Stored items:
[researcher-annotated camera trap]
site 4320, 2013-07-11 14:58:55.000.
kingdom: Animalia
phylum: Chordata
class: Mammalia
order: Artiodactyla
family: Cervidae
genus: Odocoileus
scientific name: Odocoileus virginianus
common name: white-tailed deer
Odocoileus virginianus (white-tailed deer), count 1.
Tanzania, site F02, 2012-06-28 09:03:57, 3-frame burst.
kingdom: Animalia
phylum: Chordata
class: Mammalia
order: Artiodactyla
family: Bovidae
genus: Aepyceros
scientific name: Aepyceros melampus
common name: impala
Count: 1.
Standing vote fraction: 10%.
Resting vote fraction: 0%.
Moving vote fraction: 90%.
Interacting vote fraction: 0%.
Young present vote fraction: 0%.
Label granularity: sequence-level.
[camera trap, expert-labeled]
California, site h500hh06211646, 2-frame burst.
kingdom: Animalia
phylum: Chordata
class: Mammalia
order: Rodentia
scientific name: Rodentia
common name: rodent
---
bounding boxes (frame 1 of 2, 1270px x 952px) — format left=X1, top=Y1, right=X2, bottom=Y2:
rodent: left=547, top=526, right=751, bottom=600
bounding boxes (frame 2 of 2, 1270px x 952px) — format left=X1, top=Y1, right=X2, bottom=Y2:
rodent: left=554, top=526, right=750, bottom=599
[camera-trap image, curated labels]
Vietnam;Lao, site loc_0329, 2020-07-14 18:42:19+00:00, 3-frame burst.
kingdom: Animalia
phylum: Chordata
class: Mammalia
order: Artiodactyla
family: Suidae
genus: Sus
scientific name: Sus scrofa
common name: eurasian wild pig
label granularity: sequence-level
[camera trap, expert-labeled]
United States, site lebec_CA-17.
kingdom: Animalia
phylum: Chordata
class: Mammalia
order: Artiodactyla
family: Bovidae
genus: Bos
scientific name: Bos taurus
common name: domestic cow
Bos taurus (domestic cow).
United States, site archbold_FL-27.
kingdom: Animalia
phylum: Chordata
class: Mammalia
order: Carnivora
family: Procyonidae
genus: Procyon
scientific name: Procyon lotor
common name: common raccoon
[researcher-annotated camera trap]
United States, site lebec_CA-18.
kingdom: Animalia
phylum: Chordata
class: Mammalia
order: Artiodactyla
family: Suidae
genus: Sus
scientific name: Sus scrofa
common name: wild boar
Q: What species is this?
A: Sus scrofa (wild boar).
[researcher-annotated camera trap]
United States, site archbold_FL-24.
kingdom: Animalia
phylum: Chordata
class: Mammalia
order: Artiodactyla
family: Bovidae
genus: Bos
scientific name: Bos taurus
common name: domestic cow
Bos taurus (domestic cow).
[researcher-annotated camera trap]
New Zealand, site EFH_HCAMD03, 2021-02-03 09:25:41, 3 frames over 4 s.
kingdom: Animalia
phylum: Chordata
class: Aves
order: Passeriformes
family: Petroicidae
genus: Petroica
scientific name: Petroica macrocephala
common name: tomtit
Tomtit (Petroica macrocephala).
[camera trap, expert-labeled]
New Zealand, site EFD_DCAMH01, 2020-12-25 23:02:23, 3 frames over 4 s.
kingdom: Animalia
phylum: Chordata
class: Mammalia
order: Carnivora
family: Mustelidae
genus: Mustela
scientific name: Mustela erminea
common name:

Aim of the task: For each line above that includes the word "frames", make a copy of that line.

Answer:
New Zealand, site EFH_HCAMD03, 2021-02-03 09:25:41, 3 frames over 4 s.
New Zealand, site EFD_DCAMH01, 2020-12-25 23:02:23, 3 frames over 4 s.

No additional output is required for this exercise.